Localization of Protein Regions Involved in the Interaction between Calponin and Myosin*

  1. Pawel T. Szymanski§ and
  2. Terence Tao
  1. From the Muscle Research Group, Boston Biomedical Research Institute, Boston, Massachusetts 02114, the
  2. Department of Neurology, Harvard Medical School, Boston, Massachusetts 02115, and the
  3. Department of Biochemistry, Tufts University School of Medicine, Boston, Massachusetts 02111
  1. § To whom correspondence should be addressed:
    Harvard University, West Roxbury VA Medical Center, 1400 VFW Pkwy., Research 151, Bldg. 3, Rm. 2B102, West Roxbury, MA 02132.
    Tel: 617-323-7700 ext. 6195; Fax: 617-363-5592; E-mail: tao{at}bbri.harvard.edu

Abstract

Calponin is a 33-kDa smooth muscle-specific protein that has been suggested to play a role in muscle contractility.
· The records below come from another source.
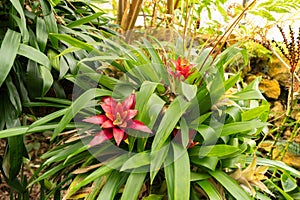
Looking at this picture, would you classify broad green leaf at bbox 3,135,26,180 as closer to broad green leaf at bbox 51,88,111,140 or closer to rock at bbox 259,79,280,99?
broad green leaf at bbox 51,88,111,140

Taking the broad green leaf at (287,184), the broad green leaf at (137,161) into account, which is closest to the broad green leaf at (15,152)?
the broad green leaf at (137,161)

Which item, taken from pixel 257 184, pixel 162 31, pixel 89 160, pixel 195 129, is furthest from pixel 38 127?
pixel 162 31

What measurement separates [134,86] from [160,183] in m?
0.29

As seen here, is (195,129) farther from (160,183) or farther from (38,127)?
(38,127)

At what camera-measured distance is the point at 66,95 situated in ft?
3.73

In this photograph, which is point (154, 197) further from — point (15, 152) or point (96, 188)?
point (15, 152)

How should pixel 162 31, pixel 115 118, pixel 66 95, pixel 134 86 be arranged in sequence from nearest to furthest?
pixel 115 118, pixel 134 86, pixel 66 95, pixel 162 31

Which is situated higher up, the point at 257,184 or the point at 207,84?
the point at 207,84

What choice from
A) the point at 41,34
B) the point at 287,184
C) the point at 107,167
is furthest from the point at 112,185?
the point at 287,184

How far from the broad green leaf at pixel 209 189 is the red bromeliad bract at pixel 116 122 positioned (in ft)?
0.65

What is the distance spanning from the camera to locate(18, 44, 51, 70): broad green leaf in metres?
0.91

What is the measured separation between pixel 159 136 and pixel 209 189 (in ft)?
0.61

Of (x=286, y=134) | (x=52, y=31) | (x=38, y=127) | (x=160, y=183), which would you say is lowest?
(x=286, y=134)

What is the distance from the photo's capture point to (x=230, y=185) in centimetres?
80
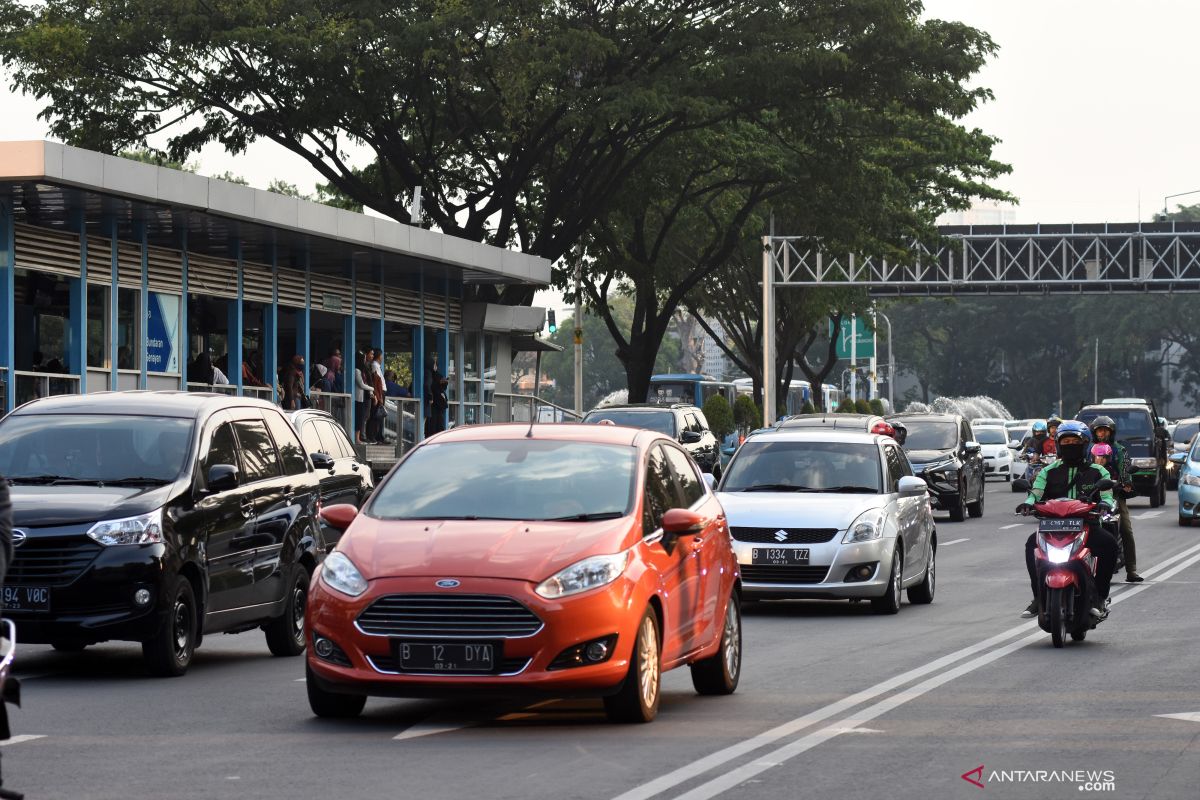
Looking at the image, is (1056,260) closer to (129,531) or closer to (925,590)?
(925,590)

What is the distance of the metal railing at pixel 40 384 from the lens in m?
25.2

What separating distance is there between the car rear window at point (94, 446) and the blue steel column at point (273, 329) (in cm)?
1849

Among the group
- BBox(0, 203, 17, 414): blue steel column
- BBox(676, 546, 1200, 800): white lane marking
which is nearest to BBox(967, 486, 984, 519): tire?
BBox(0, 203, 17, 414): blue steel column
It has previously been shown to interact with actin, tropomyosin, and calmodulin. More recently we showed that calponin also interacts with myosin (Szymanski, P. T., and Tao, T. (1993) FEBS Lett. 331, 256-259). In the present study we used a combination of co-sedimentation and fluorescence assays to localize the regions in myosin and calponin that are involved in the interaction between these two proteins. We found that recombinant chicken gizzard α-calponin co-sediments with myosin rod and, to a lesser extent, with light meromyosin. Fluorescently labeled recombinant calponin shows interaction with heavy meromyosin and myosin subfragment 2 but not subfragment 1. A fragment comprising residues 7-182 and a synthetic peptide spanning residues 146-176 of calponin co-sediment with myosin, but fragments comprising residues 7-144 and 183-292 do not. Our results indicate that there are calponin binding sites in the subfragment 2 and light meromyosin regions of myosin, and that the region comprising residues 145-182 of calponin mediates its interaction with myosin.

Footnotes

  • * This work was supported by National Institutes of Health Grant PO1-AR41637 (to T. T.) and American Heart Association Grant 13-523-934 (to P. T. S.). The costs of publication of this article were defrayed in part by the payment of page charges. The article must therefore be hereby marked “advertisement” in accordance with 18 U.S.C. Section 1734 solely to indicate this fact.

  • 1 The abbreviations used are:

    CaP

    calponin

    Rα CaP

    recombinant α-isoform of chicken gizzard calponin

    HMM

    heavy meromyosin

    LMM

    light meromyosin

    S1

    myosin subfragment 1

    S2

    myosin subfragment 2

    DAN-Rα CaP

    N-iodoacetyl-N′-(5-sulfo-1-naphthyl)ethylenediamine-labeled Rα CaP

    PAGE

    polyacrylamide gel electrophoresis

    Hepes

    4-(2-hydroxyethyl)-1-piperazineethanesulfonic acid.

  • 2 P. T. Szymanski and T. Tao, unpublished observations.

    • Received October 1, 1996.
    • Revision received January 22, 1997.